Cerca de 500 moradores da Região Metropolitana de Curitiba passarão oficialmente a pertencer a outro município após uma mudança na divisa entre Bocaiúva do Sul e Rio Branco do Sul. A alteração foi aprovada pela Assembleia Legislativa do Paraná (Alep) e depende da sanção do Governo do Estado.
O Projeto de Lei nº 630/2026 atualiza uma delimitação territorial baseada em documentos cartográficos da década de 1950. Segundo a Alep, 83 domicílios que atualmente aparecem dentro do território de Rio Branco do Sul passarão a integrar Bocaiúva do Sul.
A mudança envolve principalmente as comunidades rurais de Macieira, Ribeirãozinho, São Felipe e Caeté. Apesar de algumas dessas áreas constarem nos mapas como pertencentes a Rio Branco do Sul, muitos moradores sempre mantiveram uma ligação maior com Bocaiúva do Sul, inclusive pela proximidade com a área urbana da cidade.
Problemas enfrentados pelos moradores
A falta de clareza sobre a divisa provocava dificuldades na prestação de serviços públicos e até mesmo na rotina das famílias.
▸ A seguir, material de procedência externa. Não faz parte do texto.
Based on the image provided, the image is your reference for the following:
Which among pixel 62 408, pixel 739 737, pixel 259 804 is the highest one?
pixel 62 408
Entre os problemas estavam dúvidas sobre o município responsável pela manutenção das estradas, atendimento na saúde, matrículas escolares, entrega de correspondências e definição do local de votação.
Os moradores também enfrentavam obstáculos para atualizar comprovantes de residência, contas de água e energia, registros rurais e documentos relacionados aos imóveis.
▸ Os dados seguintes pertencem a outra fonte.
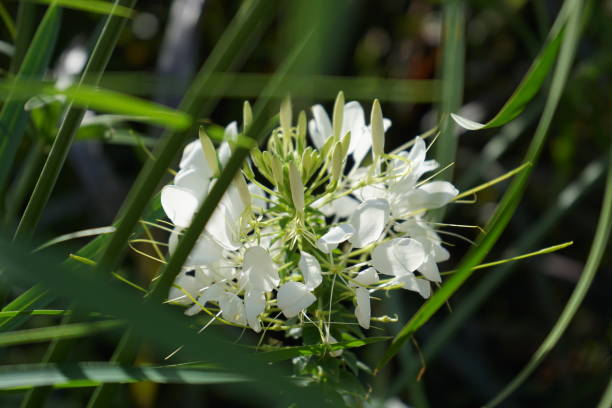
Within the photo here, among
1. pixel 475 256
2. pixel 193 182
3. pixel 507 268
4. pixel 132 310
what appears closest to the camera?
pixel 132 310

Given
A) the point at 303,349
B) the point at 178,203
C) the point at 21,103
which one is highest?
the point at 21,103

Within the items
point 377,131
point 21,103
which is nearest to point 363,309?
point 377,131

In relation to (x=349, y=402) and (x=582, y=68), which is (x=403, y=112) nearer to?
(x=582, y=68)

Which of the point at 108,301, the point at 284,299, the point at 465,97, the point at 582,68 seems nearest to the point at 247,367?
the point at 108,301

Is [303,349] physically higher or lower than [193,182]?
lower

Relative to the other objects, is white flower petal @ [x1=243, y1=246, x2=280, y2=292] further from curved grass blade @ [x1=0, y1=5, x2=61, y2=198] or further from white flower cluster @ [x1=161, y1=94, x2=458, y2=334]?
curved grass blade @ [x1=0, y1=5, x2=61, y2=198]

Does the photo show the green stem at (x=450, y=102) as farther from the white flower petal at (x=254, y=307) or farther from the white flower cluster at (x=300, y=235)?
the white flower petal at (x=254, y=307)

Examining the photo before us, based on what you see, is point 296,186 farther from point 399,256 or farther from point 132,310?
point 132,310
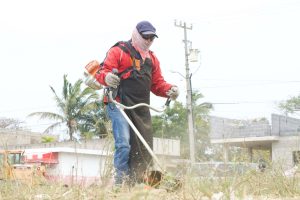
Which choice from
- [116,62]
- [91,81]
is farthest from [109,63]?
[91,81]

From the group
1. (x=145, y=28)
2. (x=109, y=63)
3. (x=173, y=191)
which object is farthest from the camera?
(x=145, y=28)

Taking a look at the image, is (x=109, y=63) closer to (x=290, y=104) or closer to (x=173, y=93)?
(x=173, y=93)

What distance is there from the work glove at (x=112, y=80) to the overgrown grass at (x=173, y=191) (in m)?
1.24

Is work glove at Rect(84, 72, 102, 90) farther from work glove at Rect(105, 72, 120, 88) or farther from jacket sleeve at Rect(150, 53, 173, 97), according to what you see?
jacket sleeve at Rect(150, 53, 173, 97)

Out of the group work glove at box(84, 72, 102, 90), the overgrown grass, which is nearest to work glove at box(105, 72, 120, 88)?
work glove at box(84, 72, 102, 90)

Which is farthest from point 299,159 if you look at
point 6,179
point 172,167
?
point 6,179

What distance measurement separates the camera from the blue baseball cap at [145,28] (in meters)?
4.56

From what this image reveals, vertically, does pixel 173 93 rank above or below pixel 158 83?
below

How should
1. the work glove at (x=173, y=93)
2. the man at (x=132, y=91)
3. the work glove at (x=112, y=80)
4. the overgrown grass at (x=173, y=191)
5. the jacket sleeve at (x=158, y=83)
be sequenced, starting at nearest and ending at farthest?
the overgrown grass at (x=173, y=191) < the work glove at (x=112, y=80) < the man at (x=132, y=91) < the work glove at (x=173, y=93) < the jacket sleeve at (x=158, y=83)

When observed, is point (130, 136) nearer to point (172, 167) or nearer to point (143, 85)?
point (143, 85)

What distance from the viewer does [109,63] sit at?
4453mm

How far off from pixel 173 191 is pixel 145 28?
1857 mm

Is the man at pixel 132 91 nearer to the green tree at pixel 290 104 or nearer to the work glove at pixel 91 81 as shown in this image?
the work glove at pixel 91 81

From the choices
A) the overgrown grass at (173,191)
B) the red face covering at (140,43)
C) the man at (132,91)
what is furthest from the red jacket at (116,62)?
the overgrown grass at (173,191)
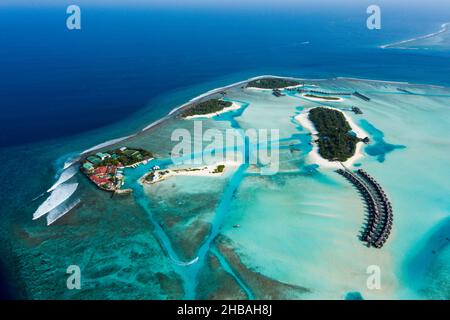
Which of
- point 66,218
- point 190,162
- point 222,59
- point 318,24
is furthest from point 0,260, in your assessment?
point 318,24

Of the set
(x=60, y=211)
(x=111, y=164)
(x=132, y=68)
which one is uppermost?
(x=132, y=68)

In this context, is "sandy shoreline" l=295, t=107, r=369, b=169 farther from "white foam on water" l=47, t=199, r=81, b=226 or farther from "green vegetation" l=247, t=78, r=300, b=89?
"white foam on water" l=47, t=199, r=81, b=226

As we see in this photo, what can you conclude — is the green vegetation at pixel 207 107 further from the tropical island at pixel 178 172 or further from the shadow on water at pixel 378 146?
the shadow on water at pixel 378 146

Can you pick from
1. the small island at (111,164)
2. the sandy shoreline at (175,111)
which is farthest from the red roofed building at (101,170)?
the sandy shoreline at (175,111)

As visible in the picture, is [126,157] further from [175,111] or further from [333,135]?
[333,135]

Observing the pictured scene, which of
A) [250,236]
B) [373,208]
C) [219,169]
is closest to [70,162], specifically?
[219,169]

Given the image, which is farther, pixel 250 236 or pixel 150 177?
pixel 150 177

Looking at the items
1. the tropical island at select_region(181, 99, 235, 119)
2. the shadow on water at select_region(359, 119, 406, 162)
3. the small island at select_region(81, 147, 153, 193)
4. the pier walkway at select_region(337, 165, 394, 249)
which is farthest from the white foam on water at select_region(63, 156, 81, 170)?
the shadow on water at select_region(359, 119, 406, 162)
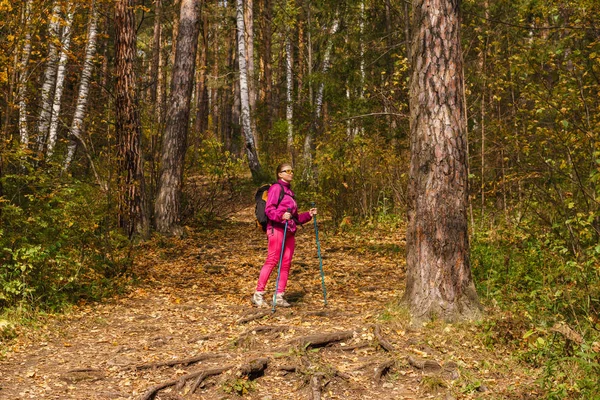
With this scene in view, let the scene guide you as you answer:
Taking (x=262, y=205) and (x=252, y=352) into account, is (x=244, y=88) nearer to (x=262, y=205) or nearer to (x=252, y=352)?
(x=262, y=205)

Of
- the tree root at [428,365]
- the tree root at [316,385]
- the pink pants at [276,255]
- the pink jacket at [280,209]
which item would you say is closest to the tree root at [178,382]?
the tree root at [316,385]

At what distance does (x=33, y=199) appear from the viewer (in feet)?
24.9

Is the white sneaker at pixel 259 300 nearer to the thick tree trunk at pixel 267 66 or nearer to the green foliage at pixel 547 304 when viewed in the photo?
the green foliage at pixel 547 304

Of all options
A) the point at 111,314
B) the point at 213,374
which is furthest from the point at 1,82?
the point at 213,374

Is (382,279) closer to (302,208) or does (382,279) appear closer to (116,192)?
(116,192)

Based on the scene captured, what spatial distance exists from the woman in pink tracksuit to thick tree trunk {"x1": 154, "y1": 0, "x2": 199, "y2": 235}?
17.8ft

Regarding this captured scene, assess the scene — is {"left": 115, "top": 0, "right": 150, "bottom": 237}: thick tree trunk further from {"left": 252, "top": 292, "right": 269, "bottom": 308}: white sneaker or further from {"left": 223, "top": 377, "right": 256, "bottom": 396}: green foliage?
{"left": 223, "top": 377, "right": 256, "bottom": 396}: green foliage

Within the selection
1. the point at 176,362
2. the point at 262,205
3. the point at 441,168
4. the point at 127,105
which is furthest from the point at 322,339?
the point at 127,105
Com a nova delimitação, os cadastros poderão ser regularizados para indicar que essas comunidades pertencem oficialmente a Bocaiúva do Sul. A atualização dos documentos e dos imóveis deverá acontecer gradualmente, conforme cada morador solicitar as mudanças necessárias.
Discussão começou em 2022
Os estudos para corrigir a divisa começaram em 2022, com a participação das prefeituras, de órgãos estaduais e de entidades da Região Metropolitana de Curitiba. Técnicos analisaram córregos, estradas, características do relevo e outros pontos que poderiam servir como referências mais precisas para a nova demarcação.
A alteração também deve deixar mais claro qual prefeitura deverá atender cada comunidade. Além dos serviços públicos, a quantidade de moradores registrada em cada cidade pode influenciar o cálculo de repasses do Fundo de Participação dos Municípios.
A tramitação do projeto foi concluída na Alep na terça-feira (28). Após a sanção, os novos limites territoriais passarão a valer oficialmente, encerrando uma indefinição que permaneceu por mais de sete décadas.